== DOCUMENT PASSAGE ==
Tip 5: Choose the Right Reconciliation Method

Reconciliation methods vary significantly in computational cost. Here is a rough ranking from fastest to slowest:

Speed	Method	Requires insample data?	Notes
Fastest	`BottomUp` / `BottomUpSparse`	No	Simple aggregation, no optimization
Fast	`TopDown` / `TopDownSparse`	Depends on variant	Strictly hierarchical only
Fast	`MinTrace(method='ols')`	No	Closed-form, `np.linalg.solve`
Fast	`MinTrace(method='wls_struct')`	No	Closed-form, weighted by hierarchy structure
Medium	`MinTraceSparse(method='ols'/'wls_struct')`	No	Iterative solver; better for very large S
Medium	`MinTrace(method='wls_var')`	Yes	Diagonal covariance from residuals
Slow	`MinTrace(method='mint_shrink')`	Yes	Full covariance with shrinkage (Numba-accelerated)
Slow	`MinTrace(method='mint_cov')`	Yes	Full empirical covariance (Numba-accelerated)
Slow	`ERM(method='closed')`	Yes	Pseudoinverse on large matrices
Slowest	`ERM(method='reg')`	Yes	Lasso coordinate descent (iterative)
+Cost	Any method with `nonnegative=True`	—	Adds a QP solve per horizon step

Key takeaways: - BottomUp and MinTrace(method='ols') are the cheapest and don’t require insample data (Y_df). - Methods requiring insample residuals (wls_var, mint_shrink, mint_cov) need the Y_df argument passed to reconcile(). Omitting Y_df when not needed saves computation. - For very large hierarchies, prefer MinTraceSparse over MinTrace to avoid dense matrix operations. - mint_shrink and mint_cov compute a full n×n covariance matrix — this scales quadratically with the number of series.

== PROVIDED DATA ==

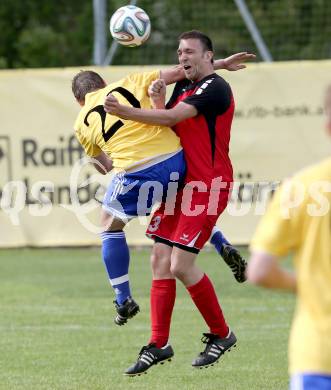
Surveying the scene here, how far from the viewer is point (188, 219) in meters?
6.69

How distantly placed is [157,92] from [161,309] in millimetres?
1403

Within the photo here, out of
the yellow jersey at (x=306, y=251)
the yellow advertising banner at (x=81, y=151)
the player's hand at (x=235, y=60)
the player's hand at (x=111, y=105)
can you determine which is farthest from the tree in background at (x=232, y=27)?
the yellow jersey at (x=306, y=251)

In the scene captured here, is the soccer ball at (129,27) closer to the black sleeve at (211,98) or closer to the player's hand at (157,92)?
the player's hand at (157,92)

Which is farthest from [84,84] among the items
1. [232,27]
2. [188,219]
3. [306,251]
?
[232,27]

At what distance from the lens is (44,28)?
71.0ft

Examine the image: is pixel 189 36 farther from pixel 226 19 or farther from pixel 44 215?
pixel 226 19

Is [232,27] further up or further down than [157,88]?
further down

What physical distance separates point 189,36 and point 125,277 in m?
1.66

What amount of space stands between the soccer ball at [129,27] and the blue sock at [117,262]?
4.23 ft

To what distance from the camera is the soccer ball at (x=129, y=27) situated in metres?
6.92

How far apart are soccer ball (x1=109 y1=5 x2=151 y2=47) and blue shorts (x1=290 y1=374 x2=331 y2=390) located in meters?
3.82

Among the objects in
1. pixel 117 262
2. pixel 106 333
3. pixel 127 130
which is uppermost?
pixel 127 130

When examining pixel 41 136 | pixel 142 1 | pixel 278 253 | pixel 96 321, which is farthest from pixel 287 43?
pixel 278 253

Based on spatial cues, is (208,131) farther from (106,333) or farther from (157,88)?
(106,333)
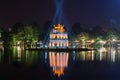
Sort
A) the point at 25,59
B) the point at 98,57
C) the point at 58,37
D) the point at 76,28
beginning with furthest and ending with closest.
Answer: the point at 76,28
the point at 58,37
the point at 98,57
the point at 25,59

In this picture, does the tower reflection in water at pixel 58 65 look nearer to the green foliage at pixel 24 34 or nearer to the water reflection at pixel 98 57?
the water reflection at pixel 98 57

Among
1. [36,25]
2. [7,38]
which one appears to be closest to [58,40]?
[36,25]

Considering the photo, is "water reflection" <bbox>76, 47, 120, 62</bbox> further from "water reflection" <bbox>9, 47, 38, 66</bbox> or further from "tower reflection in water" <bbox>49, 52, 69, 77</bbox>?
"water reflection" <bbox>9, 47, 38, 66</bbox>

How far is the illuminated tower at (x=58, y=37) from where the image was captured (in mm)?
85175

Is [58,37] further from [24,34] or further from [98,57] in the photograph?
[98,57]

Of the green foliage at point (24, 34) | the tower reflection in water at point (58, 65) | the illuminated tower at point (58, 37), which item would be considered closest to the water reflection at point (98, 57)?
the tower reflection in water at point (58, 65)

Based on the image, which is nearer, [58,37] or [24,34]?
[24,34]

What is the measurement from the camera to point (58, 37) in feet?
288

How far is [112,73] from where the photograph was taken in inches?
1196

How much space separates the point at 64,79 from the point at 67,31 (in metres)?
67.2

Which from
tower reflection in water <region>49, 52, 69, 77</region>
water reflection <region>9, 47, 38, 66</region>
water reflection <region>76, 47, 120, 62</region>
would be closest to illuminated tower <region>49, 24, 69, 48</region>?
water reflection <region>76, 47, 120, 62</region>

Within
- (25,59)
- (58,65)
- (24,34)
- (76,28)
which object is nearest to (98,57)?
(25,59)

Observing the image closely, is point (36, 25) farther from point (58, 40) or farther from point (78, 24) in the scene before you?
point (78, 24)

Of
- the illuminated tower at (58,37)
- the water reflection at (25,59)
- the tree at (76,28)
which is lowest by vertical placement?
the water reflection at (25,59)
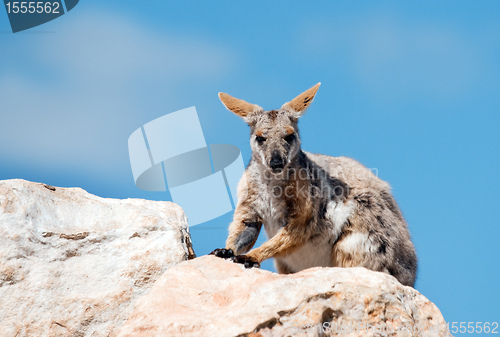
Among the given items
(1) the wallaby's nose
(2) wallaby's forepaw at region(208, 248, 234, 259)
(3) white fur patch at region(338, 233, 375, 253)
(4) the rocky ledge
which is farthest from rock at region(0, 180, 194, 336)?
(3) white fur patch at region(338, 233, 375, 253)

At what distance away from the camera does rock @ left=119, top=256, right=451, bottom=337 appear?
529cm

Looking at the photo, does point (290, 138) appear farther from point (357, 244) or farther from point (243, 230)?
point (357, 244)

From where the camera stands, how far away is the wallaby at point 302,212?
28.8 feet

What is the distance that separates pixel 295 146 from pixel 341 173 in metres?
1.18

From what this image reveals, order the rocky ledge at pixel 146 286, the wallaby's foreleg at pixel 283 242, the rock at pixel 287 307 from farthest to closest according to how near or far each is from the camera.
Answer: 1. the wallaby's foreleg at pixel 283 242
2. the rocky ledge at pixel 146 286
3. the rock at pixel 287 307

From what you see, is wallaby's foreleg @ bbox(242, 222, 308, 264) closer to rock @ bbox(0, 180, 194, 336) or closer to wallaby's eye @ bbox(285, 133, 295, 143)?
rock @ bbox(0, 180, 194, 336)

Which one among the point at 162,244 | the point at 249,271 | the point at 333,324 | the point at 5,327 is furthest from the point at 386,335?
the point at 5,327

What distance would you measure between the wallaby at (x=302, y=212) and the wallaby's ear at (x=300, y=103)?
17mm

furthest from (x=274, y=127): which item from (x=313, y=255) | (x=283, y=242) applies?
(x=313, y=255)

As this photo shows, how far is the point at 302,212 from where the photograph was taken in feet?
28.9

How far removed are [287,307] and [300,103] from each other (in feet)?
15.8

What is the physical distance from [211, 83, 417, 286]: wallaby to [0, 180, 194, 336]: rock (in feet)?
4.36

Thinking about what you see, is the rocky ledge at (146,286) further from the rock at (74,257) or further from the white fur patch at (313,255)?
the white fur patch at (313,255)

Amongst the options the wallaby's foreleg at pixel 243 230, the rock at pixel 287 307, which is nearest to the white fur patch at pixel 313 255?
the wallaby's foreleg at pixel 243 230
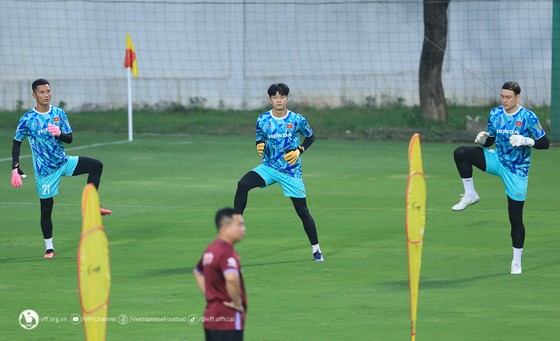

== DESCRIPTION OF THE TASK ==
Answer these from the reconciliation-methods tip:
(a) Which argument must be passed to reconcile() for methods that need insample residuals?
(b) What extra cost does setting `nonnegative=True` add to any method?
(c) What approach does `ERM(method='reg')` use, according to its notes?
The records aren't needed for the work here.

== RESULT BELOW ==
(a) Y_df
(b) A QP solve per horizon step
(c) Lasso coordinate descent (iterative)